Proyecto Hombre advierte sobre el envejecimiento de los individuos con adicciones

Archivo - Imagen de recurso de una terapia de grupo en Proyecto Hombre.
Archivo - Imagen de recurso de una terapia de grupo en Proyecto Hombre.

La edad promedio de las personas atendidas en los programas de Proyecto Hombre se sitúa en 40,7 años, evidenciando un aumento respecto a los 38,1 años de 2016. Además, se ha detectado un mayor porcentaje de mujeres en tratamiento.

Proyecto Hombre ha alertado sobre el envejecimiento del perfil de sus usuarios y un incremento en las problemáticas relacionadas con la salud mental. Según el Informe Observatorio, que analiza datos de 4.396 personas en 28 centros de toda España, el 76,9 % de los atendidos sufre ansiedad severa, y el 46,6 % manifiesta ideación suicida.

Este estudio subraya una complejidad creciente en las adicciones, marcada por la edad avanzada de los usuarios, el aumento de los trastornos mentales y una mayor presencia femenina en los tratamientos.

  1. Perfil y edad media
  2. Situación de la salud mental
  3. Vulnerabilidad femenina
  4. Principales sustancias y retos

Perfil y edad media

La directora general de la Asociación Proyecto Hombre, Elena Presencio, afirmó que las adicciones son cada vez más complejas, atendiendo a personas de mayor edad con problemas de salud mental, dificultades económicas y laborales, y en muchas ocasiones con redes sociales y familiares muy deterioradas.

El informe destaca que el 78,7 % de los usuarios son hombres y el 21,3 % mujeres, porcentaje que ha crecido desde el 16,2 % registrado hace diez años.
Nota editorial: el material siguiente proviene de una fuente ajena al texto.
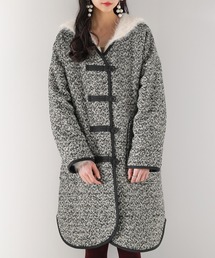 osharewalker | 【廃盤】『ファンシーツイードミドルコート』(その他アウター)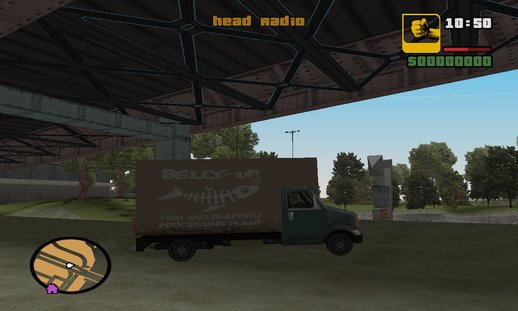 Triad Fish Van from GTA LCS to SA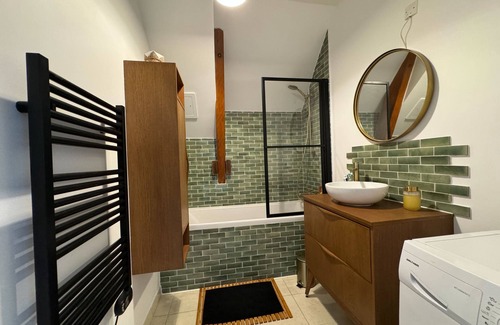 Saint-Jean Apartment | Spacious flat with terrace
El documento también alerta sobre la cronificación de las adicciones: en el caso del alcohol, transcurren cerca de 20 años entre el inicio del consumo problemático y la búsqueda de ayuda.

Además, se señala que el 30 % de los usuarios pasa la mayor parte de su tiempo libre en soledad. Solo el 48,8 % cuenta con un entorno familiar sin problemas de consumo como principal vínculo social.

Presencio destacó la importancia de recuperar vínculos sociales saludables, ya que la adicción afecta también las relaciones personales.

Situación de la salud mental

El Informe Observatorio resalta que la salud mental se ha convertido en un desafío clave dentro del tratamiento de adicciones. El 76,9 % de las personas atendidas presenta ansiedad severa, el 65,7 % depresión grave y el 46,6 % ideación suicida.

La situación es especialmente crítica entre las mujeres: el 60,4 % declara ideación suicida y el 40,8 % ha intentado suicidarse alguna vez.

La presidenta de la Comisión Nacional de Evaluación de la Asociación, Marta González, señala que estos datos reflejan un aumento sostenido del malestar psicológico y resaltan la necesidad de abordar simultáneamente salud mental y adicciones, con especial atención a las mujeres.

Vulnerabilidad femenina

El informe confirma que las mujeres en tratamiento presentan niveles más elevados de ansiedad, depresión e ideación suicida. Además, soportan una mayor carga familiar y están más expuestas a entornos donde hay consumo.

Esta realidad evidencia la importancia de ofrecer una atención especializada con perspectiva de género. Paula Quintana, miembro de la Comisión Nacional de Evaluación, indica que las mujeres llegan a tratamiento con trayectorias y necesidades diferentes que requieren respuestas específicas.

El aumento de la presencia femenina en tratamiento, que pasa del 16,2 % en 2015 al 21,3 % en 2025, refleja avances en el acceso, pero también la persistencia de barreras particulares.

Principales sustancias y retos

La cocaína (42,7 %) y el alcohol (36,6 %) continúan siendo las sustancias principales que motivan el tratamiento en Proyecto Hombre. La cocaína predomina entre los hombres, mientras que el alcohol es la sustancia más frecuente entre las mujeres.

El documento advierte que los problemas derivados del alcohol y el cannabis se manifiestan ya entre jóvenes de 16 y 17 años, lo que subraya la necesidad de fortalecer la prevención temprana.

Por otro lado, muchas personas atendidas enfrentan problemas educativos, laborales y económicos: solo el 9,8 % posee estudios universitarios, el 16,6 % depende de apoyos familiares y predomina el empleo de baja cualificación.